After World War II, Pasifika workers were encouraged by the government and businesses to migrate to New Zealand. They were attracted by job opportunities, money and education for their children.
But by the early ’70s New Zealand faced two economic shocks – soaring oil prices and Britain joining the European Economic Community.
As unemployment grew, so-called overstayers became scapegoats. The Labour Government set up police task forces and in March 1974 the Dawn Raids began in Auckland.
After just a few weeks they were scrapped but the next National government picked up the policy with more draconian measures.
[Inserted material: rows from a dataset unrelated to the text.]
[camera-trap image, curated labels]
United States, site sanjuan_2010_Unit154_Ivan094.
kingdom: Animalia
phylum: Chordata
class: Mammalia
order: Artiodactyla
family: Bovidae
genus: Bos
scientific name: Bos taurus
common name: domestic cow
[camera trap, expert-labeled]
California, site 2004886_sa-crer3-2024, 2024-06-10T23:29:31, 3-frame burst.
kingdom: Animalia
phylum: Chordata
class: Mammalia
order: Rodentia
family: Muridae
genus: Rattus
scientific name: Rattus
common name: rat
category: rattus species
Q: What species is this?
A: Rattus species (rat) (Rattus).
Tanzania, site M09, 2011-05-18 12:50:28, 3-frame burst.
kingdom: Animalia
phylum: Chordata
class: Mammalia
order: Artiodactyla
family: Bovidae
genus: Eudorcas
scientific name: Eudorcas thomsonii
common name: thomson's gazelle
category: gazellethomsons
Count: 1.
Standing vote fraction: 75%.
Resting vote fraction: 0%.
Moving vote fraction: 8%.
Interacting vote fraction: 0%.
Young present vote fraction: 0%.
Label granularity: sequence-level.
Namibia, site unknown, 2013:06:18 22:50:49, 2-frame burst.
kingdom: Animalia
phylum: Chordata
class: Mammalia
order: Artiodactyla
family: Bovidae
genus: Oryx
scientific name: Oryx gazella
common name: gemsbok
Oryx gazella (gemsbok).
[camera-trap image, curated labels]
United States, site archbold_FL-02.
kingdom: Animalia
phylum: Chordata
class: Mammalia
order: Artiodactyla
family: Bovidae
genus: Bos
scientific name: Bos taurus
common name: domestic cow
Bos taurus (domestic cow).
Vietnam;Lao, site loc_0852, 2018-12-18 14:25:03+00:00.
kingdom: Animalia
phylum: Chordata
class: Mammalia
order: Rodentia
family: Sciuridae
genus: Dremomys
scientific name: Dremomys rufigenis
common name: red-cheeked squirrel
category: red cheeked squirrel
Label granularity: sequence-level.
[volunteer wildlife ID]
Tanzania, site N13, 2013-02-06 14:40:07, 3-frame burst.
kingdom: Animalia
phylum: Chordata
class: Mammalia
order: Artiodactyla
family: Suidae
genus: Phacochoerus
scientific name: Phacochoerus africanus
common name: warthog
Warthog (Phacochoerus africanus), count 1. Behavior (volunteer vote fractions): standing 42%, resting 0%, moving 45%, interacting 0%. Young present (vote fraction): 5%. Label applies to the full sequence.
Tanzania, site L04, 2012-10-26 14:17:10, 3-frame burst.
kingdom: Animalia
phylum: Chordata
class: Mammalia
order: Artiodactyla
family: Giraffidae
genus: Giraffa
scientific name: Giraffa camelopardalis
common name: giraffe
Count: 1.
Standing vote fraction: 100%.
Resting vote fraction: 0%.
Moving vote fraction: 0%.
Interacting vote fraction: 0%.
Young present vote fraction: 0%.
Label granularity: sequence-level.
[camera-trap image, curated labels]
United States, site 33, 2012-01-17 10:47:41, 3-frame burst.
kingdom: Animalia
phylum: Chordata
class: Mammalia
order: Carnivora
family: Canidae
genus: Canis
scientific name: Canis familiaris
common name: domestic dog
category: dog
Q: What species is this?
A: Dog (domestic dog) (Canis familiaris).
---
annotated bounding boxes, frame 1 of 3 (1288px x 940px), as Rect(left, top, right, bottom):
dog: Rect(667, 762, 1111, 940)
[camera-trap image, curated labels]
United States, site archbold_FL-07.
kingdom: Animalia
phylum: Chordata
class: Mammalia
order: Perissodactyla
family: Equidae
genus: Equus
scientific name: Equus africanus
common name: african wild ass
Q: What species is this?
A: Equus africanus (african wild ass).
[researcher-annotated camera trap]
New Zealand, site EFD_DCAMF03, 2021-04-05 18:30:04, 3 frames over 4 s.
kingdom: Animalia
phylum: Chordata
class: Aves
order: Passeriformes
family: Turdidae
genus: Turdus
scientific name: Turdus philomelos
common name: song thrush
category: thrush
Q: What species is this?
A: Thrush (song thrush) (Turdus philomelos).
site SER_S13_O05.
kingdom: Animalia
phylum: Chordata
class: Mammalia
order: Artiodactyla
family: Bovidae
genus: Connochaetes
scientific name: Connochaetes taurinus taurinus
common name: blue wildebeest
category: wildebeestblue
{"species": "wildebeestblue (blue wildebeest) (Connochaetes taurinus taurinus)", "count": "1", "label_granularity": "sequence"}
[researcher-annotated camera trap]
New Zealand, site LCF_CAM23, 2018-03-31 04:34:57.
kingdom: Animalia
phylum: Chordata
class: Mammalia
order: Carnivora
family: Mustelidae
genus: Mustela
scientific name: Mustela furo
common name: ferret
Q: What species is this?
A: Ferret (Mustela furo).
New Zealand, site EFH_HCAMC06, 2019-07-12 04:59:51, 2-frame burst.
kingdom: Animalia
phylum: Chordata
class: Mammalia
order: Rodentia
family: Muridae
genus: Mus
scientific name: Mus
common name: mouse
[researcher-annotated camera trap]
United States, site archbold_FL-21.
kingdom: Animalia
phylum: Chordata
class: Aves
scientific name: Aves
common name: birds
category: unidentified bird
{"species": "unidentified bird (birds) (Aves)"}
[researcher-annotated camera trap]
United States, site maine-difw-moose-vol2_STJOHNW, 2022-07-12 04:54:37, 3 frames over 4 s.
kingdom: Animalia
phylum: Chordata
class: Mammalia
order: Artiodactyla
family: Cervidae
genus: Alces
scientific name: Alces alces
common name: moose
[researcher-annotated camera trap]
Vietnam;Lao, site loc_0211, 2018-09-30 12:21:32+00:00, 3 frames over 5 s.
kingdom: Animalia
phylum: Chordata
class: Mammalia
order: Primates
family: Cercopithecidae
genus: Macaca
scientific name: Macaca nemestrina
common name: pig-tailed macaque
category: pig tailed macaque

“It was a horrible, horrible time,” says Joris de Bres, a former Race Relations Conciliator who is part of the push for an apology. For a short time in the ’70s de Bres was a reporter but he also was active in the Citizens’ Association for Racial Equality (CARE) and other campaign groups.
“You had immigration policy and you had discrimination in terms of applying the law. You had government and businesses’ complicity in encouraging people to come to New Zealand and turning a blind eye when their permits expired. Then you had a turnaround when jobs became more tight, when there was an economic downturn.”
Both Toleafoa and de Bres took the stories of the Dawn Raids and random checks to, in particular, The Auckland Star and The Dominion. Their efforts included the publication of names of people who had been randomly stopped.
“This was in the face of denials by the government, denials by the police that there were random checks on Pacific and Māori people happening,” says Toleafoa.
Telling the stories to the media was important “in terms of the ultimately moving public opinion and putting pressure on the government”, says de Bres.
Along with an apology there are calls for better pathways to residency for Pasifika people, the teaching of Dawn Raids as part of the school curriculum, and steps to speed up the process of lifting people out of poverty.